[Stored data entries]
• • • • • • •
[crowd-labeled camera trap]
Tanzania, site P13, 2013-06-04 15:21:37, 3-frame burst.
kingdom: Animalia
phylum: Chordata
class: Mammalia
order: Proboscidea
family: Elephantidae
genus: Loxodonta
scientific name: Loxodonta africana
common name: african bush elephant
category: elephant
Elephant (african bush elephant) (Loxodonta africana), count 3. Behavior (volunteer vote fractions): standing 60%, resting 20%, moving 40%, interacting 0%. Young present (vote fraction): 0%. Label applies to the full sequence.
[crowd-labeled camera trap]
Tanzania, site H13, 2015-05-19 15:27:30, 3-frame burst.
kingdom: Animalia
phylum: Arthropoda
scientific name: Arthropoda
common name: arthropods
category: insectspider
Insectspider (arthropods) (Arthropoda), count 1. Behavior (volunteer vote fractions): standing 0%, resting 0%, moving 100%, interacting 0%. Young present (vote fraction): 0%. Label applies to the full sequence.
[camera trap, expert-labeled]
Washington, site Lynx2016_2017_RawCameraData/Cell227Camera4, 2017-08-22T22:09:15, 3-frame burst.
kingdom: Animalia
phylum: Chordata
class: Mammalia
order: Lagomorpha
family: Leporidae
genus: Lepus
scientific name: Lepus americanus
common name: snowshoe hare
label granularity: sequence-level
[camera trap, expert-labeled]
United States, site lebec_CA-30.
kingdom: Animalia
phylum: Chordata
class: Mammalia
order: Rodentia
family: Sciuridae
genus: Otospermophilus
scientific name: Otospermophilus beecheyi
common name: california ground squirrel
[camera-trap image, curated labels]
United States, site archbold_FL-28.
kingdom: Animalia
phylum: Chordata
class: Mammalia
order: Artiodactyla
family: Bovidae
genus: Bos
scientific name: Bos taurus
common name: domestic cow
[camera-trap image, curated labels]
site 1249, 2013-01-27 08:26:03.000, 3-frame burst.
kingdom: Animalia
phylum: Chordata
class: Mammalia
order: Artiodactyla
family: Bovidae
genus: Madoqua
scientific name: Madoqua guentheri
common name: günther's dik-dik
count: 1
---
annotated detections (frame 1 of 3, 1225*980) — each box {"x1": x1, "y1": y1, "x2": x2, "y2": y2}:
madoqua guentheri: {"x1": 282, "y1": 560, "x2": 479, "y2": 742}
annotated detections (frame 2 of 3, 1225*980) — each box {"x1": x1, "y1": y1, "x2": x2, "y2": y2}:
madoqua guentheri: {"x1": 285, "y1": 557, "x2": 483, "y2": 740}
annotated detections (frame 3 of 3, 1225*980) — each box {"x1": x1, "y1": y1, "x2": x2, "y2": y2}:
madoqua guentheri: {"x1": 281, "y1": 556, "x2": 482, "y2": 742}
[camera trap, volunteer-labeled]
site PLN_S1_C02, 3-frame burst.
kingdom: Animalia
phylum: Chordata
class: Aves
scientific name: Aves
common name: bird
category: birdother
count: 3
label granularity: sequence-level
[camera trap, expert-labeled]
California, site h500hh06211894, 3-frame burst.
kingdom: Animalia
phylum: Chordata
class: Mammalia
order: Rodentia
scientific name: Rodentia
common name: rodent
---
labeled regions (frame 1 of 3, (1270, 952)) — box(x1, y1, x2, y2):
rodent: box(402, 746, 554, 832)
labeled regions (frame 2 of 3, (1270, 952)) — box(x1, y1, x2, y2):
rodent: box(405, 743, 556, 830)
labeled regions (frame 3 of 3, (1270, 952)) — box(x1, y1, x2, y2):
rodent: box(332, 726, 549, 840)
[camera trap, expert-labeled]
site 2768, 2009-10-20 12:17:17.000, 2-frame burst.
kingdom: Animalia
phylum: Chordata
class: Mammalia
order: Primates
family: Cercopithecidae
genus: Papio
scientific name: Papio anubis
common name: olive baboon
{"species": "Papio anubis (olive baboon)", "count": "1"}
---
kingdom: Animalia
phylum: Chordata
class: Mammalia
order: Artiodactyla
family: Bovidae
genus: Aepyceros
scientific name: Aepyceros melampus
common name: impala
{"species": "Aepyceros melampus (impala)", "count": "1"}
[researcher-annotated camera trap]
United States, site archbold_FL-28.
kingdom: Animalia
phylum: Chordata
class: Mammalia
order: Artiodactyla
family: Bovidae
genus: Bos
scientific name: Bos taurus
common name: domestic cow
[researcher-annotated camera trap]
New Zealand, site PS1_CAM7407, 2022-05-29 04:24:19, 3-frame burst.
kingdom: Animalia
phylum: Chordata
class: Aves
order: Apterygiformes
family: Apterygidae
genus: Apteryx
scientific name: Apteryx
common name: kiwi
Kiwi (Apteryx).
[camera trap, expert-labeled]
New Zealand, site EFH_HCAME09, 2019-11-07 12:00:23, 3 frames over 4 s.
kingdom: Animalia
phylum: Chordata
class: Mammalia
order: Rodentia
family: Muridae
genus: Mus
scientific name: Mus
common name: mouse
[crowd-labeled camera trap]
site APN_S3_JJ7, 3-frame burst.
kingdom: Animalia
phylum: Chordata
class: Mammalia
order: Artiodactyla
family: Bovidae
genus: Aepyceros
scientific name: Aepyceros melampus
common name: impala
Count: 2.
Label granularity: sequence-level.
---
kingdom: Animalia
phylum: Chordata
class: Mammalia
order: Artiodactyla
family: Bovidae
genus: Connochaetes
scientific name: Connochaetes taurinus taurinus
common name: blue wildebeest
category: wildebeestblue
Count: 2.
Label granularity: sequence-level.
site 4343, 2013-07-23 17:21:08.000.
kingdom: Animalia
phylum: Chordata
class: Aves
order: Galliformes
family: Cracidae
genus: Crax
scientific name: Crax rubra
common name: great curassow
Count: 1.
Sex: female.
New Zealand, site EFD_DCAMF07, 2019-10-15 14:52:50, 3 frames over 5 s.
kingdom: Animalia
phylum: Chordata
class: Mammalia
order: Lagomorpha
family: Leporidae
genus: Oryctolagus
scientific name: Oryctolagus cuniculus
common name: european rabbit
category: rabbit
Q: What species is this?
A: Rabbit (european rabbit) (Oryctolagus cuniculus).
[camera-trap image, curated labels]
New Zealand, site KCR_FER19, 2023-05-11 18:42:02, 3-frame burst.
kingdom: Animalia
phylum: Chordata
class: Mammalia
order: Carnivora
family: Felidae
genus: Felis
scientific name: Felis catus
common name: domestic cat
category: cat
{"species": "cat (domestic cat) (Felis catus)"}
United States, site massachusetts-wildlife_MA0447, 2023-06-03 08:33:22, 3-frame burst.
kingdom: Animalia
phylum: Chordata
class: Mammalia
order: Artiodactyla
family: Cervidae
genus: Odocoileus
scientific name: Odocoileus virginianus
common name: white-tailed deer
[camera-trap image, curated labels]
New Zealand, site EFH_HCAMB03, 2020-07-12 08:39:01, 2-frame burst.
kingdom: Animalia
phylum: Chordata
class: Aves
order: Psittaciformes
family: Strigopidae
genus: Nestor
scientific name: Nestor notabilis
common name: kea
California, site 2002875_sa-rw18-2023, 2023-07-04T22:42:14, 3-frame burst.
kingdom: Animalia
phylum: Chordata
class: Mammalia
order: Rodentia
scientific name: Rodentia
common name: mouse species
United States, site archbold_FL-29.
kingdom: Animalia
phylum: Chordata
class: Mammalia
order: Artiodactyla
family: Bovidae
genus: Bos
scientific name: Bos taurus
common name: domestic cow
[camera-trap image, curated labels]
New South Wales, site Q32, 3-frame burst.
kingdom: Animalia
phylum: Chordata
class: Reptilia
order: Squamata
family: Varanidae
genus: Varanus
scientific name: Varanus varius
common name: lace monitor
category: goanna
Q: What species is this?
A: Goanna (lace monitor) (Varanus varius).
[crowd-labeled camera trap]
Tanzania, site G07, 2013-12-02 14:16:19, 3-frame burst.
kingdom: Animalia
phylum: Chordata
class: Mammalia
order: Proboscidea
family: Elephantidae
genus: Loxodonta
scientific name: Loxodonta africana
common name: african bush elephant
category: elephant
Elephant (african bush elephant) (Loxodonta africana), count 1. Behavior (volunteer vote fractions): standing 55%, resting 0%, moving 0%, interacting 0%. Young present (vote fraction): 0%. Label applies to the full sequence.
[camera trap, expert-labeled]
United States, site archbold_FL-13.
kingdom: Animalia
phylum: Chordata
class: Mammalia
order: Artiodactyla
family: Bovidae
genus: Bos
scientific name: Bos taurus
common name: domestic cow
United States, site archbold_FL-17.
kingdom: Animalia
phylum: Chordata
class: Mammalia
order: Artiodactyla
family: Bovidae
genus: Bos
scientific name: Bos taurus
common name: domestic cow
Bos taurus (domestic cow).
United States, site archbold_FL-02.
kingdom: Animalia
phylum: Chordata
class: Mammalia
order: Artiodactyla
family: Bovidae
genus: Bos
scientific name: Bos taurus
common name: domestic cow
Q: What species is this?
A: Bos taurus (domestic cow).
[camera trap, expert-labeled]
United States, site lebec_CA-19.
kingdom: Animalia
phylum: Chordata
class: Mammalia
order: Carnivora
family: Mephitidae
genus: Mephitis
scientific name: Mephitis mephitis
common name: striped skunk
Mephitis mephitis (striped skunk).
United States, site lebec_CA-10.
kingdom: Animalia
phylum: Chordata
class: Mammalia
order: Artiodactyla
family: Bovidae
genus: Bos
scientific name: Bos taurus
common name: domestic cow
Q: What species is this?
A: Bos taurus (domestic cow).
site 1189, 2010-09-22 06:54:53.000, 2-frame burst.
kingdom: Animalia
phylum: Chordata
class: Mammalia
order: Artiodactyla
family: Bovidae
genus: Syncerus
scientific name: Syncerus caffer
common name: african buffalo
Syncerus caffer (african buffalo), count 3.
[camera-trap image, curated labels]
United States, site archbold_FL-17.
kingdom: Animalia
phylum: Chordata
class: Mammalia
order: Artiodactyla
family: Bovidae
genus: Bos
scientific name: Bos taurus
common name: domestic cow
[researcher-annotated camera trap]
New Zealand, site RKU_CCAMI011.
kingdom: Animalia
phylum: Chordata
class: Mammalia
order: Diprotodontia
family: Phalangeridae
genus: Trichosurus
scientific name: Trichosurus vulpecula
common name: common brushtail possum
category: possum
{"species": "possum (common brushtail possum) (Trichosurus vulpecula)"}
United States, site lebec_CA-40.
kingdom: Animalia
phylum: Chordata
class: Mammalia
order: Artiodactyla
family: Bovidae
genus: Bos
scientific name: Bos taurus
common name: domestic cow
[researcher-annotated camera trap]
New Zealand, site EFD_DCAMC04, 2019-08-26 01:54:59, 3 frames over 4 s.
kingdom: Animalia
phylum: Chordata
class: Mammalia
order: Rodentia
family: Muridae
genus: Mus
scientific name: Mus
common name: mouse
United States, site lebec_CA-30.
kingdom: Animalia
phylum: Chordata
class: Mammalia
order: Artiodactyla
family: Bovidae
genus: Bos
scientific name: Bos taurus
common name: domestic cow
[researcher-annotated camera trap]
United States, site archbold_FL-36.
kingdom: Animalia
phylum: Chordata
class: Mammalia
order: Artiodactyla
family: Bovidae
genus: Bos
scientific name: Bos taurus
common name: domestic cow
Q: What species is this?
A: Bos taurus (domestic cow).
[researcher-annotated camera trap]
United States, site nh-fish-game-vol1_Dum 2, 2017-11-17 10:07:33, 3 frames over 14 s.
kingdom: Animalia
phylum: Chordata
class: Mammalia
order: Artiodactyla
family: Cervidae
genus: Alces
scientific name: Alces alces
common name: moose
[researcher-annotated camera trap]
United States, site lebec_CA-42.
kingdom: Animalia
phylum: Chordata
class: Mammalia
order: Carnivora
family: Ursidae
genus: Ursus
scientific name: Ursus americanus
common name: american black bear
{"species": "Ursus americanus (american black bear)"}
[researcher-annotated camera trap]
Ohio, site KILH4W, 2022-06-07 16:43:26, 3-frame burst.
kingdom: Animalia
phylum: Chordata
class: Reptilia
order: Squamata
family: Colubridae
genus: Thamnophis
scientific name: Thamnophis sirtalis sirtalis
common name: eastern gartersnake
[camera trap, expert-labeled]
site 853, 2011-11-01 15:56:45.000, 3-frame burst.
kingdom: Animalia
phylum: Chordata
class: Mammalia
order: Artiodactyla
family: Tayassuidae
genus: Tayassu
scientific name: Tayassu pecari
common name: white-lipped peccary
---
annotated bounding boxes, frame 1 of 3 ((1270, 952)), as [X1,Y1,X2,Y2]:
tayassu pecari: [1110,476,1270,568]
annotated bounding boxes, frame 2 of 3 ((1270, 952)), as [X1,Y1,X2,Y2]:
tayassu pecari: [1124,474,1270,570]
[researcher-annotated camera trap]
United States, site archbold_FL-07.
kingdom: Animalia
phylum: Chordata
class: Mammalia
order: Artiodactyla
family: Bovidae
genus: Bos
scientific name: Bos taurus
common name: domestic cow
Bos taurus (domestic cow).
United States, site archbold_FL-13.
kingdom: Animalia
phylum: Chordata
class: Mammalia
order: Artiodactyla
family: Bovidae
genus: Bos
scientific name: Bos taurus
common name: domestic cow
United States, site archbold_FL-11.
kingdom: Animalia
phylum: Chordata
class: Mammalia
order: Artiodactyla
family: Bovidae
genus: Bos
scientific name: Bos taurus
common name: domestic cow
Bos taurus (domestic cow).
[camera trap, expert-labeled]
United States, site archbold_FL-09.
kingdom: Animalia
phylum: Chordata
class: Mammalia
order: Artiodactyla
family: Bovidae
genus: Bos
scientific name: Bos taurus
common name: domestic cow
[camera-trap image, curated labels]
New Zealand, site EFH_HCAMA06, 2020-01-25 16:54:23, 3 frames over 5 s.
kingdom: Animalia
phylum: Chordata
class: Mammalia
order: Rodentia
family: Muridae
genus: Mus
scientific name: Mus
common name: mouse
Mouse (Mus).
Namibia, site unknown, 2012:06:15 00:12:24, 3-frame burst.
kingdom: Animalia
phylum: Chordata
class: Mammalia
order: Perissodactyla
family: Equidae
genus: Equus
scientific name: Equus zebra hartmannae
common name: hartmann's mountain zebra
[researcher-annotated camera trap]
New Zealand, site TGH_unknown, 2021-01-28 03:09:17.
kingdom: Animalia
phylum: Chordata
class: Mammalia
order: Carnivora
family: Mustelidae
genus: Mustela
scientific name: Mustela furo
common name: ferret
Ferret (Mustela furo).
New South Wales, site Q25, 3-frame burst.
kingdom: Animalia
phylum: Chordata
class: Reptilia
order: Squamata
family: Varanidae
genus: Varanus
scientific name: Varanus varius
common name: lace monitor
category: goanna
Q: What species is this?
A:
• • • • • • •
Only one stretch of the records above is wanted: the lines between the one holding "scientific name: Tayassu pecari" and the one holding "United States, site archbold_FL-07.", inclusive, reproduced exactly.

→ Task output:
scientific name: Tayassu pecari
common name: white-lipped peccary
---
annotated bounding boxes, frame 1 of 3 ((1270, 952)), as [X1,Y1,X2,Y2]:
tayassu pecari: [1110,476,1270,568]
annotated bounding boxes, frame 2 of 3 ((1270, 952)), as [X1,Y1,X2,Y2]:
tayassu pecari: [1124,474,1270,570]
[researcher-annotated camera trap]
United States, site archbold_FL-07.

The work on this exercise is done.